8. Gavyn Davies points to this stunning productivity trend graphic of advanced economies since 1960.

The persistence of the secular downward trend echoes the 'average is over' hypothesis that economists like Tyler Cowen have been making.

9. Times points to the latest in customized political campaigning, neuropolitics. It involves capturing facial coding, biofeedback, and brain imaging, which reveal the true nature of voter's feelings and preferences,
In the lobby of a Mexico City office building, people scurrying to and fro gazed briefly at the digital billboard backing a candidate for Congress in June. They probably did not know that the sign was reading them, too. Inside the ad, a camera captured their facial expressions and fed them through an algorithm, reading emotional reactions like happiness, surprise, anger, disgust, fear and sadness. With all the unwitting feedback, the campaign could then tweak the message — the images, sounds or words — to come up with a version that voters might like better.
10. Times has an excellent investigation, here and here, of more than 25000 arbitrations in the 2010-14 period across the US,
From birth to death, the use of arbitration has crept into nearly every corner of Americans’ lives, encompassing moments like having a baby, going to school, getting a job, buying a car, building a house and placing a parent in a nursing home... But arbitration often bears little resemblance to court. Over the last 10 years, thousands of businesses across the country — from big corporations to storefront shops — have used arbitration to create an alternate system of justice. There, rules tend to favor businesses, and judges and juries have been replaced by arbitrators who commonly consider the companies their clients... This amounts to the whole-scale privatization of the justice system... All it took was adding simple arbitration clauses to contracts that most employees and consumers do not even read. Yet at stake are claims of medical malpractice, sexual harassment, hate crimes, discrimination, theft, fraud, elder abuse and wrongful death, records and interviews show....
Little is known about arbitration because the proceedings are confidential and the federal government does not require cases to be reported. The secretive nature of the process makes it difficult to ascertain how fairly the proceedings are conducted... And unlike the outcomes in civil court, arbitrators’ rulings are nearly impossible to appeal. When plaintiffs have asked the courts to intervene, court records show, they have almost always lost... Unfettered by strict judicial rules against conflicts of interest, companies can steer cases to friendly arbitrators. In turn, interviews and records show, some arbitrators cultivate close ties with companies to get business...

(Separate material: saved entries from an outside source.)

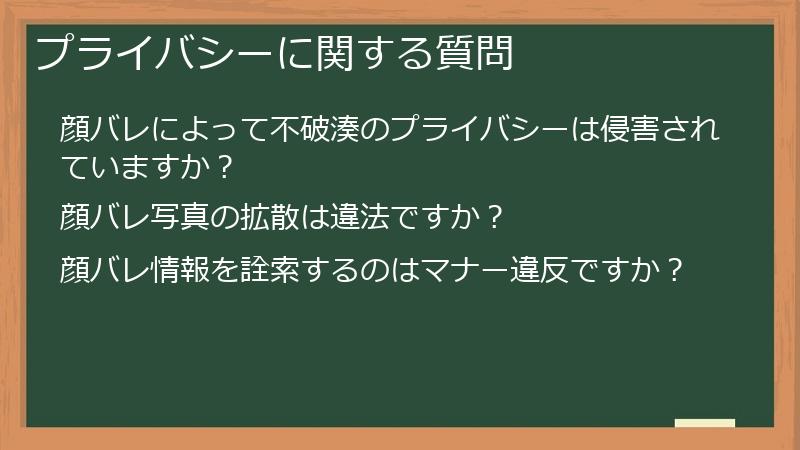 プライバシーに関する質問

顔バレによって不破湊のプライバシーは侵害されていますか？

顔バレ写真の拡散は違法ですか？

顔バレ情報を詮索するのはマナー違反ですか？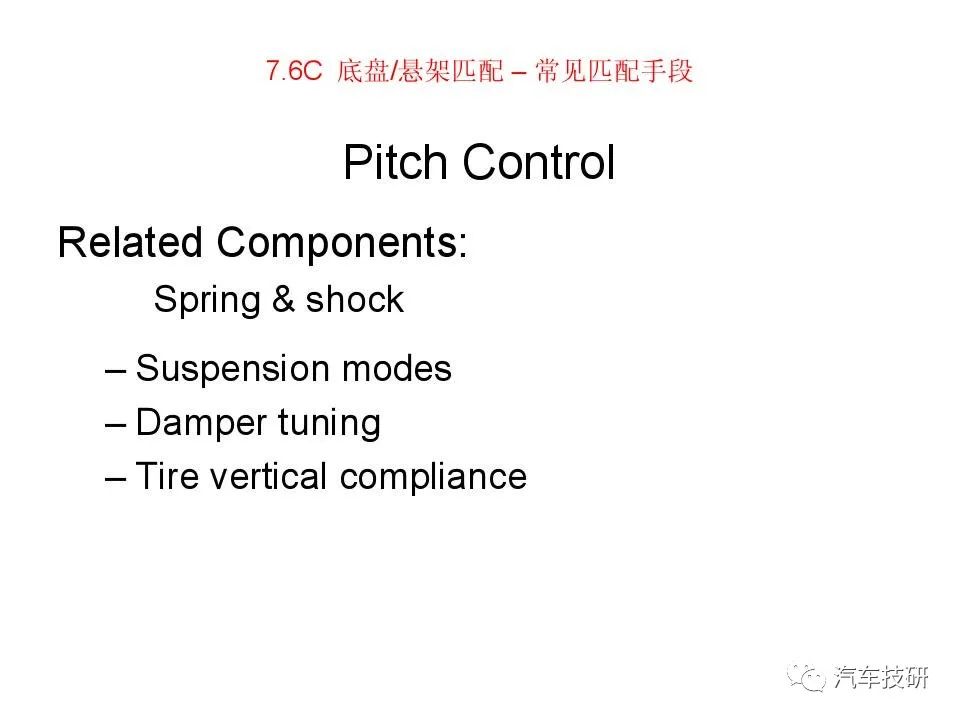 7.6C 底盘/悬架匹配 – 常见匹配手段

Pitch Control

Related Components:

Spring & shock

– Suspension modes
– Damper tuning
– Tire vertical compliance

汽车技研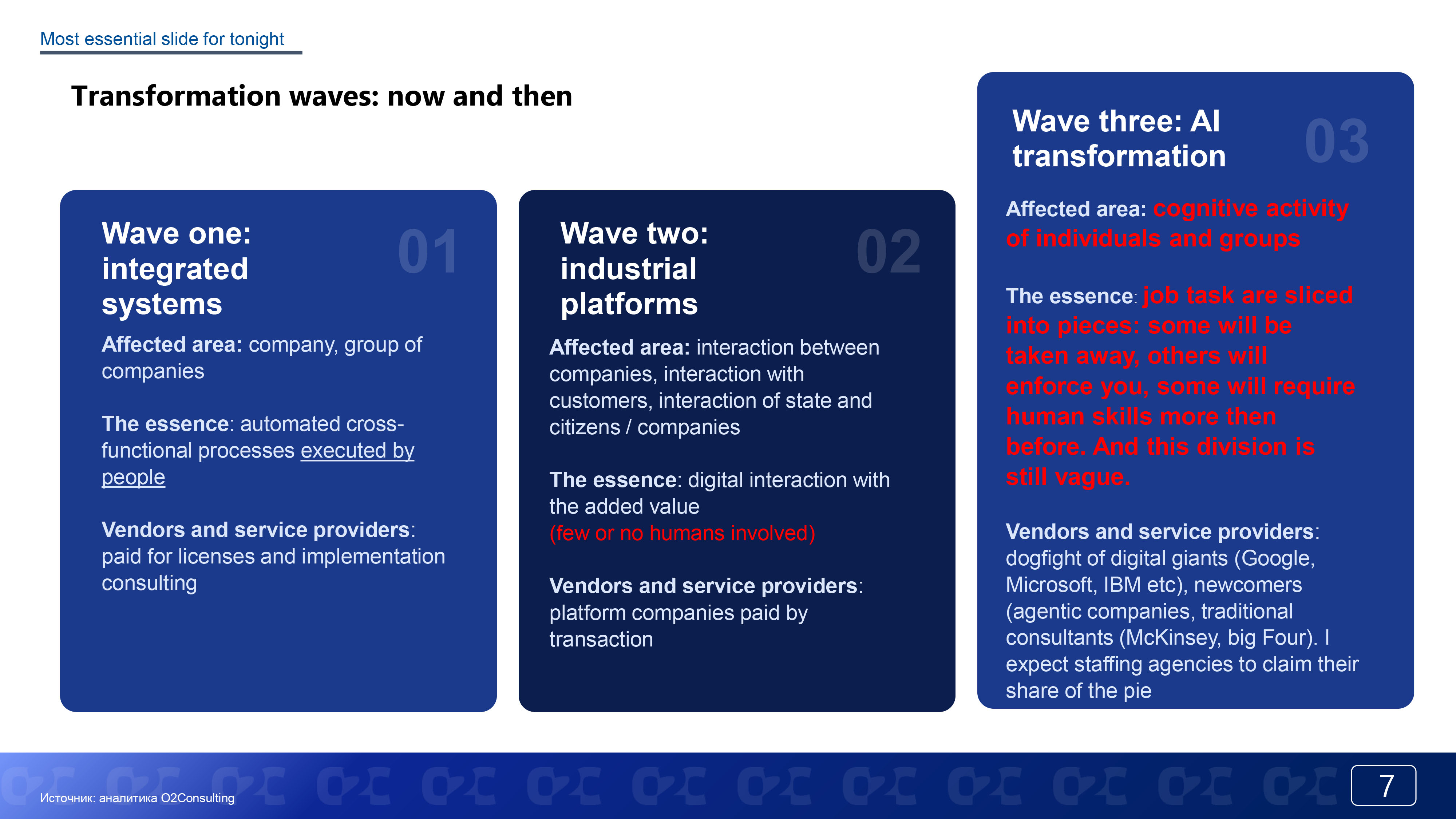 Most essential slide for tonight

Transformation waves: now and then

Wave one: integrated systems

01

Affected area: company, group of companies

The essence: automated cross-functional processes executed by people

Vendors and service providers: paid for licenses and implementation consulting

Wave two: industrial platforms

02

Affected area: interaction between companies, interaction with customers, interaction of state and citizens / companies

The essence: digital interaction with the added value (few or no humans involved)

Vendors and service providers: platform companies paid by transaction

Wave three: AI transformation

03

Affected area: cognitive activity of individuals and groups

The essence: job task are sliced into pieces: some will be taken away, others will enforce you, some will require human skills more then before. And this division is still vague.

Vendors and service providers: dogfight of digital giants (Google, Microsoft, IBM etc), newcomers (agentic companies, traditional consultants (McKinsey, big Four). I expect staffing agencies to claim their share of the pie

Источник: аналитика O2Consulting

7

Arbitration records obtained by The Times showed that 41 arbitrators each handled 10 or more cases for one company between 2010 and 2014. Anthony Kline, a California appeals court judge, said, "Private judging is an oxymoron. This is a business and arbitrators have an economic reason to decide in favor of the repeat players"... Victoria Pynchon, an arbitrator in Los Angeles, said plaintiffs had an inherent disadvantage. “Why would an arbitrator cater to a person they will never again see again?”.
This should be seen as the latest example of how private delivery of essential public services can end up seriously distorting the markets and failing to deliver on its objectives. It also, at a very broad level, reflects the concerns about widening inequality and how it enables political capture that leads to the disenfranchisement of citizens and the evolution of political and public institutions.